Session: 614. Acute Lymphoblastic Leukemias: Therapies, Excluding Transplantation and Cellular Immunotherapies: Poster I
Hematology Disease Topics & Pathways:
Combination therapy, Therapies
Background: Philadelphia chromosome-negative acute B lymphoblastic leukemia (Ph- B-ALL) accounts for approximately 60-70% of adult B-ALL. Patients with relapse/refractory (R/R) Ph- B-ALL was reported to have a poor prognosis. Immunotherapies such as blinatumomab, CAR T-cell therapy achieved high response rate for Ph- B-ALL. However, salvage chemotherapies are also worth of investigation because many patients can’t afford immunotherapies. We found that venetoclax, cladribine and low-dose cytarabine had synergistic cell toxicity against B-ALL cell line RS4;11 in our previously in vitro studies.

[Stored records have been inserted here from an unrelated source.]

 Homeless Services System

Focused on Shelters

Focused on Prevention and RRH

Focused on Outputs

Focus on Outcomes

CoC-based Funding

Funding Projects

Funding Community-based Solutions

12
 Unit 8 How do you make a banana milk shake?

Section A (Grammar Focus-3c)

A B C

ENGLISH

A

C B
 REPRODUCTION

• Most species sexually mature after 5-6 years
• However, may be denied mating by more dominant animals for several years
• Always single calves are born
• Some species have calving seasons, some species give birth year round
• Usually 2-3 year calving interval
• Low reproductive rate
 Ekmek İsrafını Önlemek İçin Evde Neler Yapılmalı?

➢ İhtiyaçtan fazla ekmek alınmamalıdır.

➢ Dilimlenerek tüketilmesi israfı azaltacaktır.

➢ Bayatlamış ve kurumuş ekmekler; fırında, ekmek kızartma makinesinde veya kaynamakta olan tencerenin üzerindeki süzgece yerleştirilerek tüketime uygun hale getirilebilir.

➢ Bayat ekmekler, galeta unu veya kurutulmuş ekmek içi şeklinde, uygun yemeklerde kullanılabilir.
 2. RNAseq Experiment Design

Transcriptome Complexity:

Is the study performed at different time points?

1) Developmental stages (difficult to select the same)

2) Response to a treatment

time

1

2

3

Based on these findings, we designed a multicenter, phase 2 study utilizing the venetoclax, cladribine and cytarabine (CAV) regimen for the treatment of R/R B-ALL (NCT05657652).

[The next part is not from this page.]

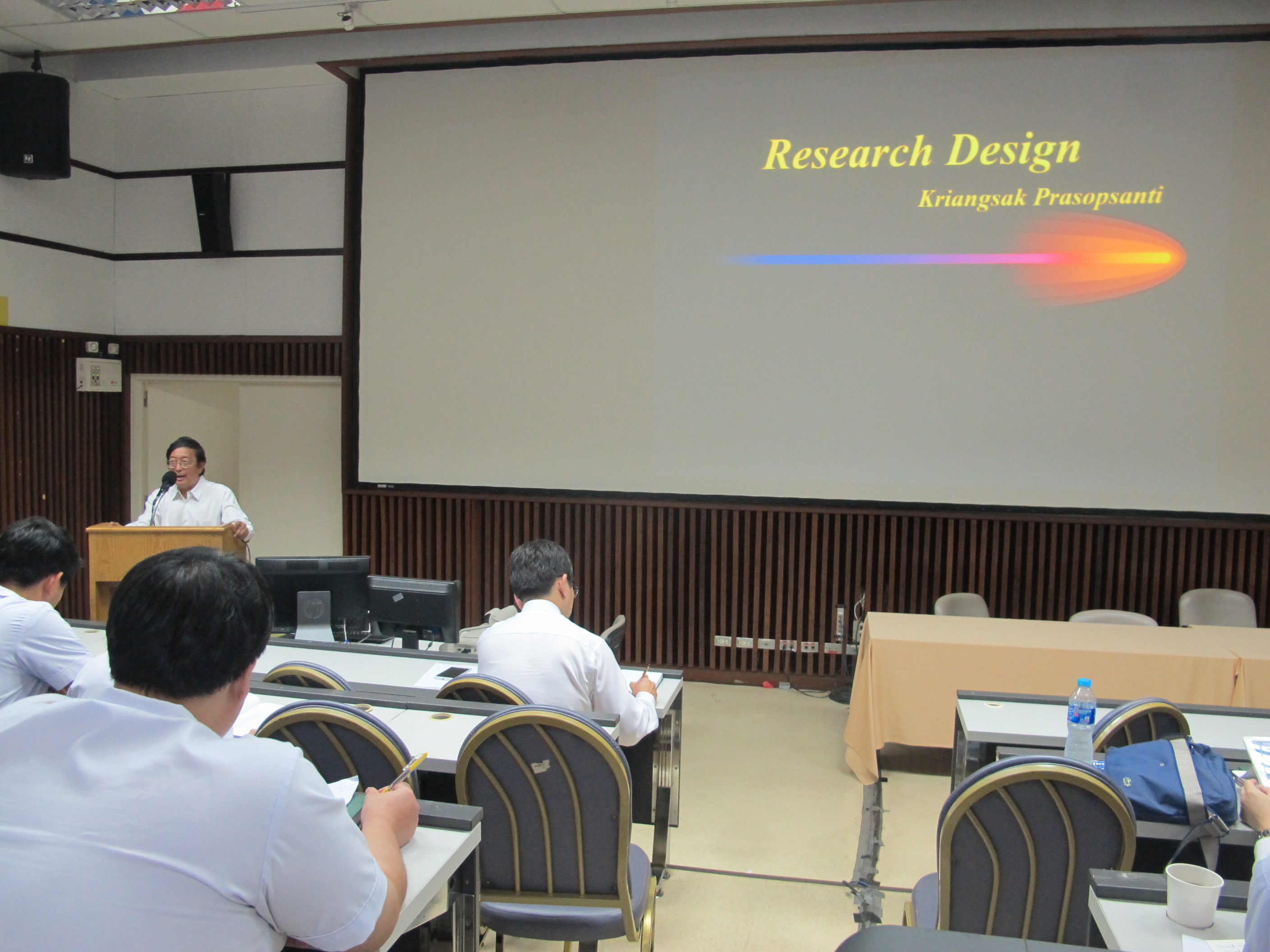 Research Design

Kriangsak Prasopsanti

Methods: The CAV regimen consisted of cladribine 5 mg/m2/day from day 1 to day 3 or day 5, cytarabine 20mg/m2, q12h, for 7-10 days and venetoclax 100mg d1, 200 mg d2, 400 mg/day from day 3 to day 28. Bone aspiration evaluation was performed at 14-28 days after the completion of CAV regimen. Treatment responses were evaluated according to the NCCN guidelines. The threshold of MRD negativity was defined as less than 0.01% as detected by multiparameter flow cytometry.

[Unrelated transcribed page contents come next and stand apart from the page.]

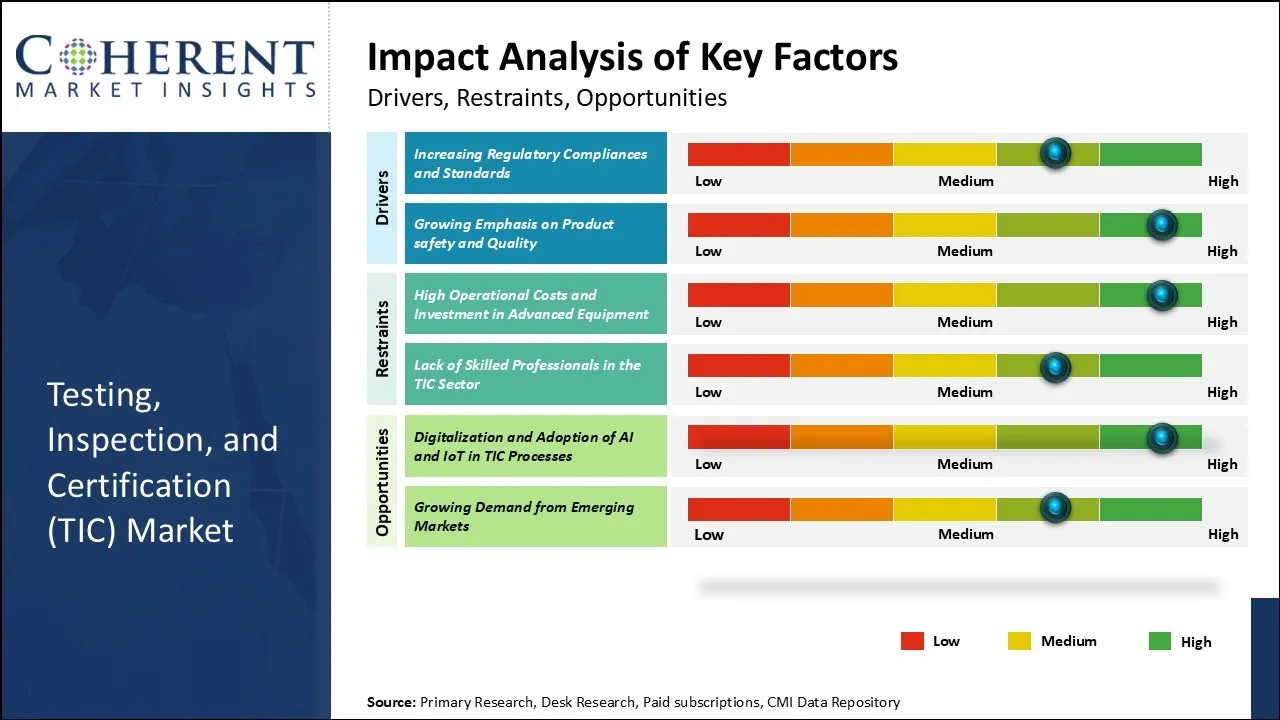 COHERENT
MARKET INSIGHTS

Testing, Inspection, and Certification (TIC) Market

Impact Analysis of Key Factors
Drivers, Restraints, Opportunities

Drivers

Increasing Regulatory Compliances and Standards
Low Medium High

Growing Emphasis on Product safety and Quality
Low Medium High

Restraints

High Operational Costs and Investment in Advanced Equipment
Low Medium High

Lack of Skilled Professionals in the TIC Sector
Low Medium High

Opportunities

Digitalization and Adoption of AI and IoT in TIC Processes
Low Medium High

Growing Demand from Emerging Markets
Low Medium High

Low Medium High

Source: Primary Research, Desk Research, Paid subscriptions, CMI Data Repository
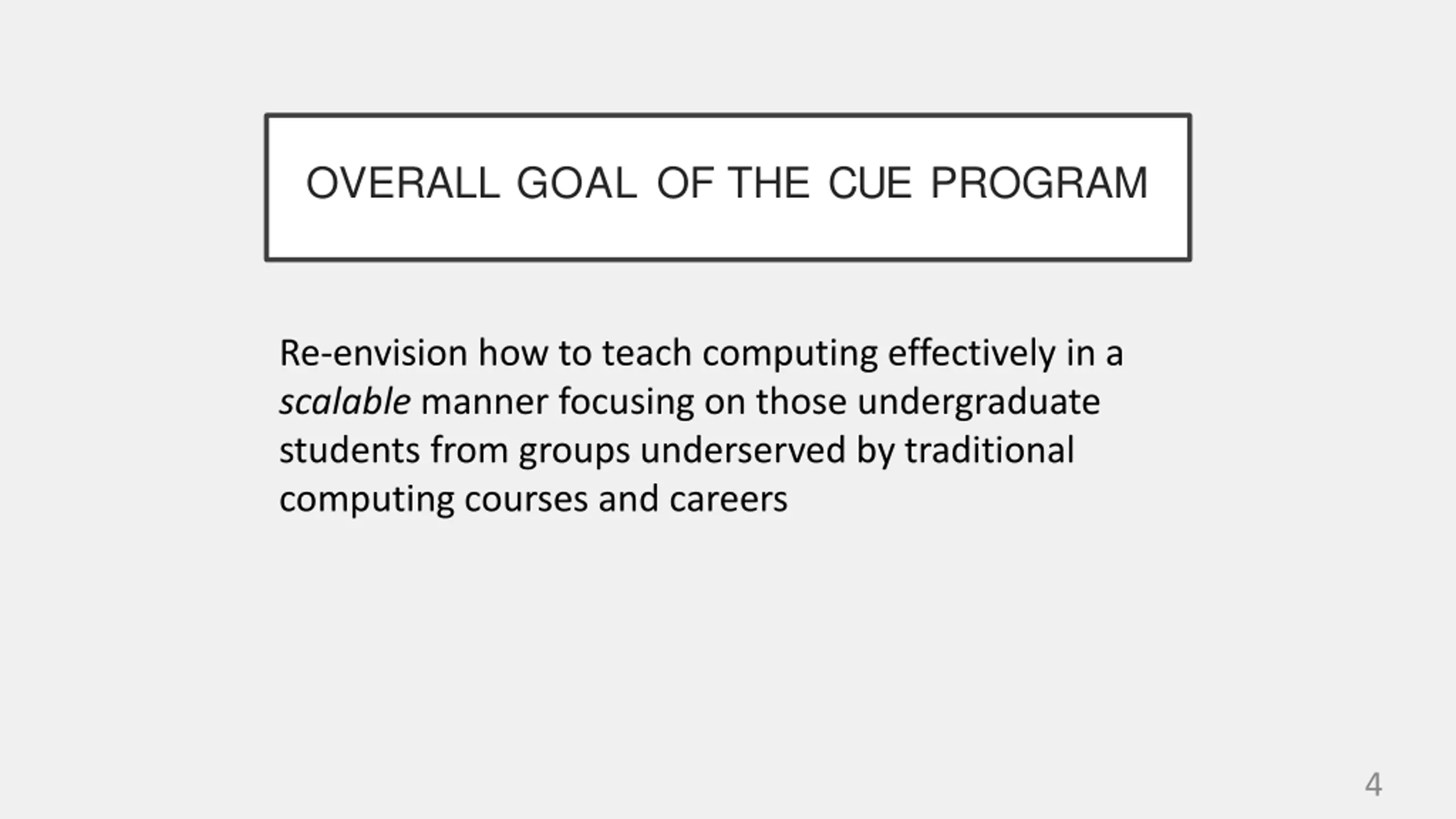 OVERALL GOAL OF THE CUE PROGRAM

Re-envision how to teach computing effectively in a scalable manner focusing on those undergraduate students from groups underserved by traditional computing courses and careers

4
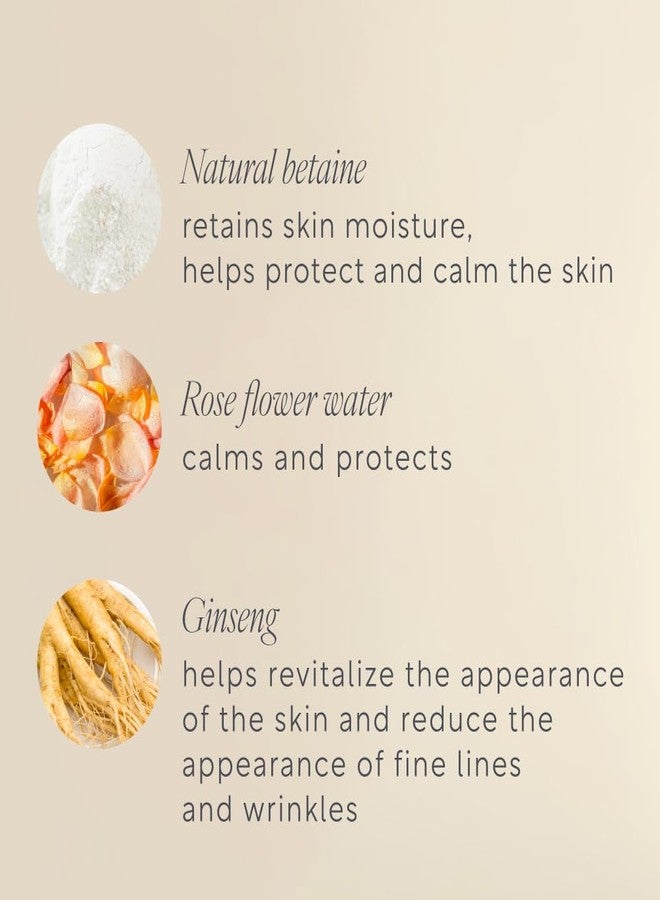 Natural betaine
retains skin moisture,
helps protect and calm the skin

Rose flower water
calms and protects

Ginseng
helps revitalize the appearance of the skin and reduce the appearance of fine lines and wrinkles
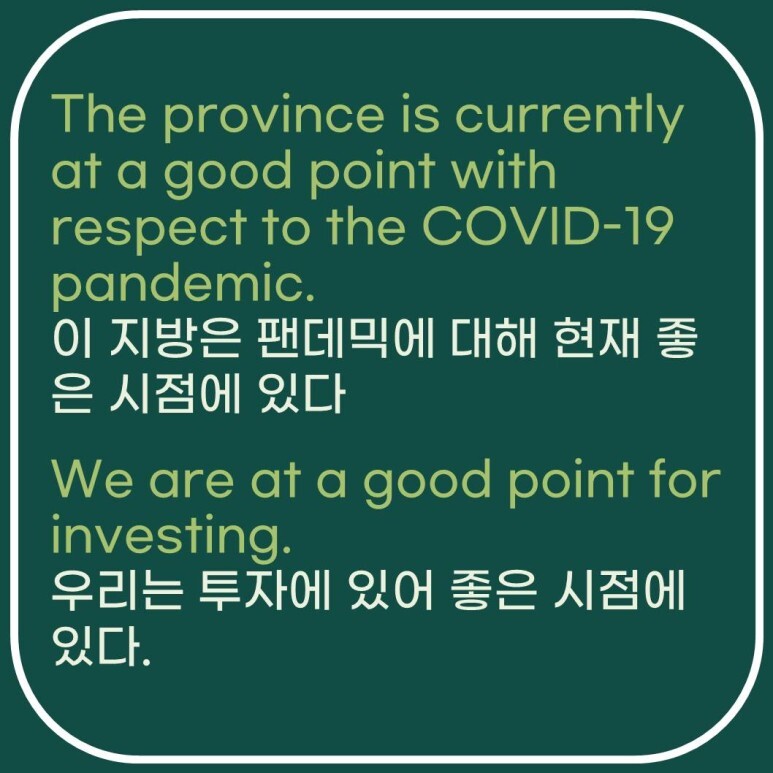 The province is currently at a good point with respect to the COVID-19 pandemic.
이 지방은 팬데믹에 대해 현재 좋은 시점에 있다

We are at a good point for investing.
우리는 투자에 있어 좋은 시점에 있다.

Results: Since February 2021, a total of 16 patients with R/R Ph- B-ALL were enrolled in this study. Baseline characteristics of these patients were summarized in Table 1. The median age was 36 years (range, 13-66 years), and 12/16 (75%) patients were male. Among them, 12 patients (75%) had relapsed Ph- B-ALL and 4 patients (25%) had refractory Ph- B-ALL. One patient had concurrent active central nervous system leukemia. One patient had a complex karyotype, and two patients had TP53 mutations. Treatment responses were shown in Table 2. 12/16 (75%) patients responded to CAV regimen after one cycle of CAV regimen, with 3/16 (18.75%) with complete remission (CR), 8/16 (50%) with CRi, and 1/16 (6.25%) with morphology leukemia-free state (MLFS). Among patients who achieved treatment response, 9/12 (75%) patients attained MRD negativity. During the treatment with the CAV regimen, one patient (1/16, 6.3%) developed grade 4 tumor lysis syndrome. 4/16 (25%) patients suffered grade 3 to 4 infections. Grade 1 to 2 gastrointestinal reactions and liver dysfunction were observed in 8/16 (50%) and 5/16 (31.3%) patients, respectively. The 60-day mortality rate was 6.3%. Two patients who relapsed after CAV treatment re-achieved remission after CART therapy. Nine patients received allo-HSCT after CAV regimen. With a median follow-up of 11 months (range, 0.3-28 months), the estimated 1-year overall survival rate was 76.2% and 1-year event-free survival rate was 38.4%. The survival swimming plot was shown in Figure 1. The median OS was not reached and the median EFS was 13 months. The cumulative relapse rate was 31.3% (5/16). At the last follow-up, two patients died of relapse, one patient died of cerebral hemorrhage and one patient died of sepsis.
Conclusion: In summary, our results demonstrated that CAV regimen showed encouraging efficacy and safety in treating R/R Ph- B-ALL patients.
Disclosures: No relevant conflicts of interest to declare.